> **THE PROBLEM**: Keep every word the same. Repeat the records without their images.

-*-

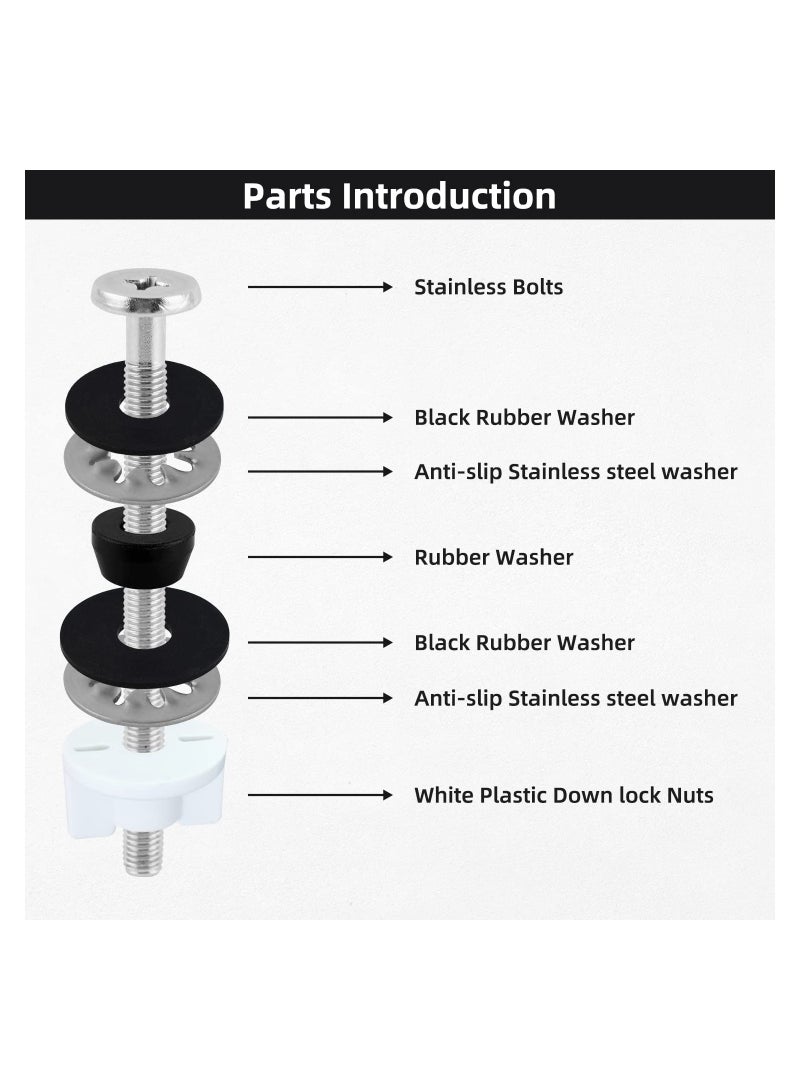 Parts Introduction

Stainless Bolts

Black Rubber Washer

Anti-slip Stainless steel washer

Rubber Washer

Black Rubber Washer

Anti-slip Stainless steel washer

White Plastic Down lock Nuts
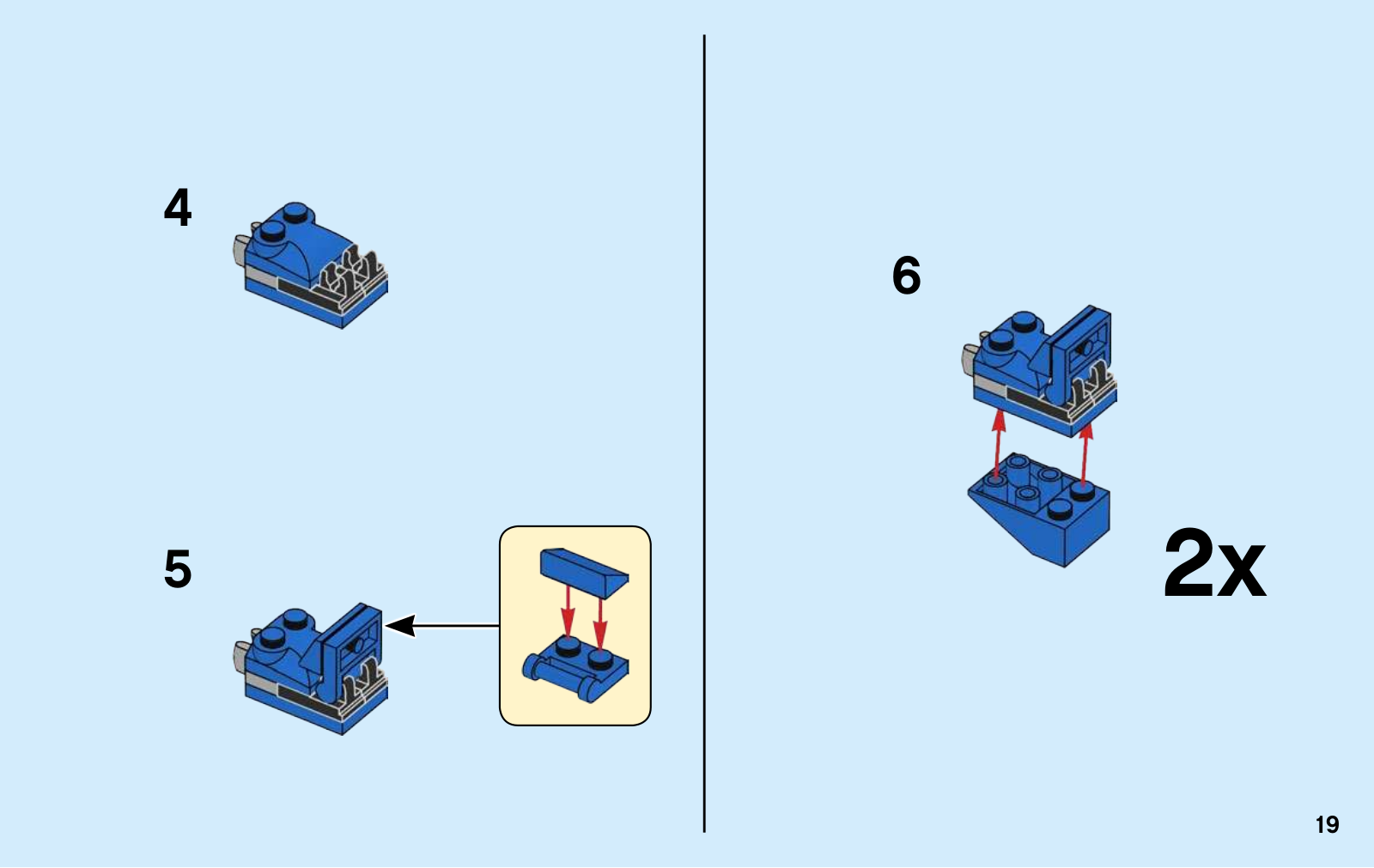 4

5

6

2x

19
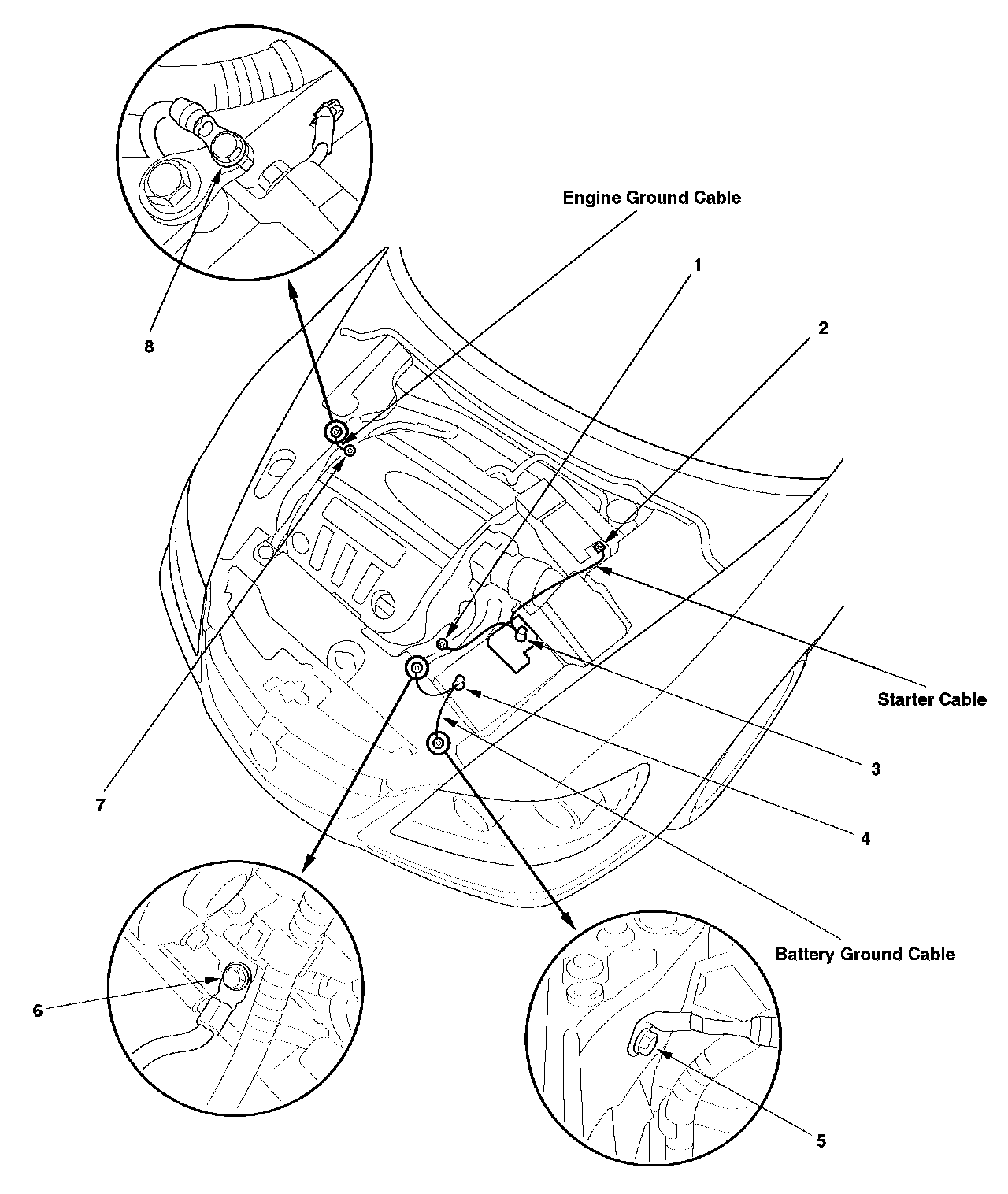 Engine Ground Cable
1
2
8
Starter Cable
3
7
4
Battery Ground Cable
6
5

-*-

> **EXERCISE RESPONSE**:
 Parts Introduction

Stainless Bolts

Black Rubber Washer

Anti-slip Stainless steel washer

Rubber Washer

Black Rubber Washer

Anti-slip Stainless steel washer

White Plastic Down lock Nuts
 4

5

6

2x

19
 Engine Ground Cable
1
2
8
Starter Cable
3
7
4
Battery Ground Cable
6
5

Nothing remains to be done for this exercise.